• [Passage]
******************************

2.3. Construction AR Applications

In the construction sector, various studies have been undertaken regarding the application of AR, largely underpinned by the introduction of the BIM, which can encompass diverse information. The BIM plays a crucial role in augmenting reality by providing virtual information. Therefore, AR in construction predominantly focuses on visualizing the BIM. Similar to the introduction in Section 2.2, BIM-based construction AR can also be categorized into applications independent of the user’s environment, location-based AR, and view-based AR.

Augmented Reality (AR) applications that are independent of the user’s surroundings primarily leverage the intuitive and immersive characteristics of AR. The advantages of these characteristics are maximized when users visualize and interact with the BIM in the form of 3D models. Several studies have enabled stakeholders to visualize and share BIM data from construction sites to facilitate decision-making processes [29,30]. Immersive indirect experiences have been utilized for construction safety training [31]. However, these methods are functionally closer to VR technology. To maximize the advantages from visualizing BIM and digital twin information, it is essential to accurately place models to enable user interaction, which requires recognizing the user’s surroundings.

******************************

• [Data below]
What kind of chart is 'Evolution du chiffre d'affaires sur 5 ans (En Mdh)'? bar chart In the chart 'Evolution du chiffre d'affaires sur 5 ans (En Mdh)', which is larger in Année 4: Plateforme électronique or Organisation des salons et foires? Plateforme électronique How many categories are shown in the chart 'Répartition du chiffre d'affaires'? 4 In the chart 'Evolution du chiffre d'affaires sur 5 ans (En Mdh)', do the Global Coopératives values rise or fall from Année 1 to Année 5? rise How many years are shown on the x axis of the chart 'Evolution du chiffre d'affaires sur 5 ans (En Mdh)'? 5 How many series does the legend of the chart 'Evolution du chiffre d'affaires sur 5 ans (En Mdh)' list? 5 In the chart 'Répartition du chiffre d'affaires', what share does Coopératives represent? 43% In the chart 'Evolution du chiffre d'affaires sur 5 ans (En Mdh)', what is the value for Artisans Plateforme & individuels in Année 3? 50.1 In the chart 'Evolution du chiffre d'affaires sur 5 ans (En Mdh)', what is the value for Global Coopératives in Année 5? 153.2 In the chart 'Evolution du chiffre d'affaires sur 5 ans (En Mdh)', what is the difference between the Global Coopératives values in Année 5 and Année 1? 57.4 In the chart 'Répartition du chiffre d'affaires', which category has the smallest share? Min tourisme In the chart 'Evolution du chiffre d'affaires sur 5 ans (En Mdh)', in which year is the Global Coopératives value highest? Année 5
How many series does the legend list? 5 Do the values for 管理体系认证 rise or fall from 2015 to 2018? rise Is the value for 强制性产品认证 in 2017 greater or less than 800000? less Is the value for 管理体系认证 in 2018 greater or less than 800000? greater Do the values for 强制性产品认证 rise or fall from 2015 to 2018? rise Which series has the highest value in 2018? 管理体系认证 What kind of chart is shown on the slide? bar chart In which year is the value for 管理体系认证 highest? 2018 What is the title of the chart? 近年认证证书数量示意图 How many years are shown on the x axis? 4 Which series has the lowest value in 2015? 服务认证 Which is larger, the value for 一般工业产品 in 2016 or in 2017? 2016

******************************

• [Exercise] In the passage on construction AR applications, what have immersive indirect experiences been used for?

• [Exercise response] Construction safety training.